━━━━━ Texto del ejercicio
Lo fusilamos de: E. M. Forster, “En mi biblioteca”, Leer y Releer (Boletín del Sistema de Bibliotecas de la Universidad de Antioquia), n° 47, Medellín, marzo de 2007, pp. 13-28.

Comentarios

PADRE RESPONSABLE ha dicho que…
Hace rato no leía de un tirón algo tan largo en un blog... pero qué catedra de sentido común. Algunas frases habría que grafitiarlas en las facultades de Filosofía y Letras. Y por supuesto en las de periodismo. Bien buena que está la oposición "Información-Atmósfera". Debería complementar la de "Ficción-No Ficción". Y así habría libros de "ficción sin atmósfera", y libros "sin ficción pero con mucha atmósfera". Gracias hombre.
Camilo Jiménez ha dicho que…
Es largo, sí, pero se deja leer por eso mismo que dice usted, señor padre: es una pura cátedra de sentido común. Y un humorcito como quien no quiere la cosa. El ejemplo que pone Forster para ilustrar la función del lenguaje de crear atmósfera parece un chiste, pero es de una profundidad pasmosa. Y a la vez hace reír, claro.

Las novelas de Forster son también carnosas y se dejan leer suavecito... al menos las dos que conozco. Valdría la pena volver a este gran autor.
━━━━━━━━━━
* _Detalles de la tarea_: En el texto del ejercicio, Camilo Jiménez admite que el escrito es largo. Explique, por favor, qué razón da para afirmar que aun así se deja leer.
━━━━━ Material proporcionado
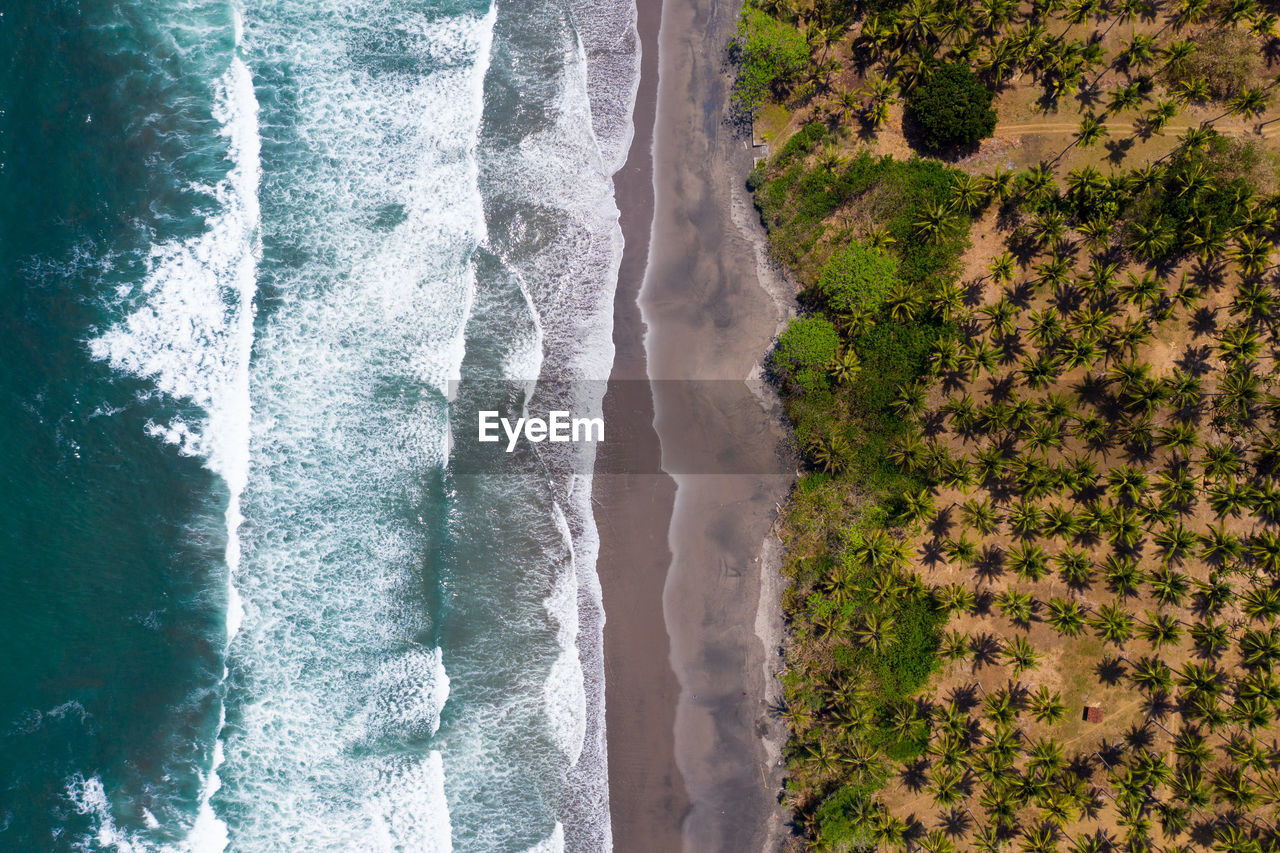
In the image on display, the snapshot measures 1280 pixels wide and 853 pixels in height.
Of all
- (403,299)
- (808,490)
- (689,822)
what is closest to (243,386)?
━━━━━━━━━━
━━━━━ Material proporcionado
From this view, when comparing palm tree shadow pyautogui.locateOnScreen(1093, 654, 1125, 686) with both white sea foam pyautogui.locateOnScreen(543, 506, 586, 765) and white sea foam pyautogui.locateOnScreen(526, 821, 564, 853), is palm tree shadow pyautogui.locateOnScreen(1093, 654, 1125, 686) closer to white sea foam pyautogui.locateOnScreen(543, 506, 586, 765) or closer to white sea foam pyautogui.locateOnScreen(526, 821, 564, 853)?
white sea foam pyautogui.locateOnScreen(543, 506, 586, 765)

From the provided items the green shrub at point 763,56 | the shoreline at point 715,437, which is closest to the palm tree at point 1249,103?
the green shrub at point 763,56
━━━━━━━━━━
* _Solución_: Dice que se deja leer por lo mismo que señaló Padre Responsable: el escrito es una pura cátedra de sentido común.